Er is meer nodig dan de klassieke vakbondsaanpak zoals we die kennen uit de zeventiger jaren, met een organisatie in bedrijfsledengroepen en met stakingen en demonstraties als belangrijkste wapens. Dat lukt alleen als we er in slagen om het gezicht van de vakbeweging - als een club van hoofdzakelijk oudere blanke mannen met een vast contract - te veranderen. En als we – samen met andere bewegingen – nieuwe vormen van actie en organisatie ontwikkelen. Als de vakbeweging als het ware de kern vormt van een breder maatschappelijk verzet en van nieuwe vormen van solidariteit.
Dat is de inzet van ons en van veel andere actieve vakbondsleden. Daarvoor nemen wij de verantwoordelijkheid, want het is onze vakbeweging. En die is veel te belangrijk om aan een kleine groep ‘professionals’ over te laten.
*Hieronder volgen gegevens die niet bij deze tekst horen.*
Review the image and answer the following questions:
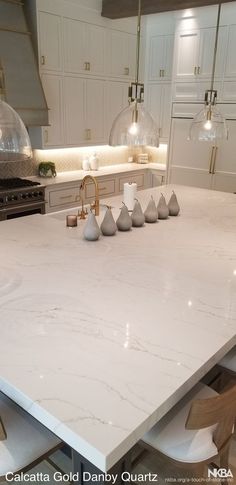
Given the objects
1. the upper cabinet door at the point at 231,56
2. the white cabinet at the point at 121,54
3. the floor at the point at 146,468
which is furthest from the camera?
the white cabinet at the point at 121,54

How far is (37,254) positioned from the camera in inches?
81.4

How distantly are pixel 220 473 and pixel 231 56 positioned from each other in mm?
4417

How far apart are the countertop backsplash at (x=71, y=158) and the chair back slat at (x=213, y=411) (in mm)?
3919

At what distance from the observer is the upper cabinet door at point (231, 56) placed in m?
4.37

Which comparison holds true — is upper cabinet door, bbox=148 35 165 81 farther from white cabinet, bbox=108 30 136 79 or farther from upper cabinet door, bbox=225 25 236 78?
upper cabinet door, bbox=225 25 236 78

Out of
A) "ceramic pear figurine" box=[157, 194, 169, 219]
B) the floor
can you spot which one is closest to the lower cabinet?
"ceramic pear figurine" box=[157, 194, 169, 219]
Zoals bij alle artikelen op Grenzeloos zijn inhoudelijke reacties van lezers van harte welkom.
Prima artikel Rob.
Prima artikel Rob.
Voor alle duidelijkheid: de
Voor alle duidelijkheid: de schuin gedrukte vragen en opmerkingen zijn geen citaten, maar een parafrasering van de vragen en opmerkingen van verschillende mensen.
Goed artikel. Bij het lezen
Goed artikel. Bij het lezen voel ik een ondertoon dat er nog wel bedrijfsledengroepen zijn, maar dat de strijdbaarheid buiten bij vakbondsleden ligt die niet doordringen tot de kadergroepen en besturen van bedrijfsledengroepen en dat het aantal klassenbewuste vakbondskaders in de laatste decennia in relatieve en in absolute zin is afgenomen.
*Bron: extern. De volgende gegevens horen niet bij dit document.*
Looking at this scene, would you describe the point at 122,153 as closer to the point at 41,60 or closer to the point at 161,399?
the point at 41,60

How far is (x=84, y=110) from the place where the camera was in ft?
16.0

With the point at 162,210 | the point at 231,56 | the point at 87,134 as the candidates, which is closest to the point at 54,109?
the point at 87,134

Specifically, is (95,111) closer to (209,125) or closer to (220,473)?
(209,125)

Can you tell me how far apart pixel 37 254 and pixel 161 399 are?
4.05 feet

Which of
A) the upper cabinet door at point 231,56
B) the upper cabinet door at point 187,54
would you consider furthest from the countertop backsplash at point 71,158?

Klassenbewuste kaderleden binnen de bedrijven moeten weer gaan discussiëren met collega's, in de kantine, bij de bedrijfspoort en op de werkvloer. Klassenbewuste kaderleden moeten vanuit de afdelingen invloed gaan uitoefenen bij bedrijven waar de leden minder bewust zijn, minder georganiseerd zijn, of waar de bewuste mensen nog geen lid zijn. In de tachtiger en negentiger jaren heeft dat zelfs verpleegkundigen in ziekenhuizen en administratief personeel Bij GGD's en andere overheidsinstellingen in actie gebracht.
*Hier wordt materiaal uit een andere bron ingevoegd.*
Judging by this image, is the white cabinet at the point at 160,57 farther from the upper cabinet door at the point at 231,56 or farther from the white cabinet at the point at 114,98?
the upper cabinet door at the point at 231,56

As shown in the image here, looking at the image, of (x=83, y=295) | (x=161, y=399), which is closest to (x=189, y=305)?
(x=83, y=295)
De kern van het probleem ligt niet bij de bond. De kern ligt bij politieke organisaties die niet meer in staat zijn cohorten van klassenbewuste mensen de bedrijven in te sturen. Het probleem kan ik snel schetsen. Uit ervaring weet ik dat de oplossing moeilijk te formuleren is. Onderwerp voor een breed debat dus.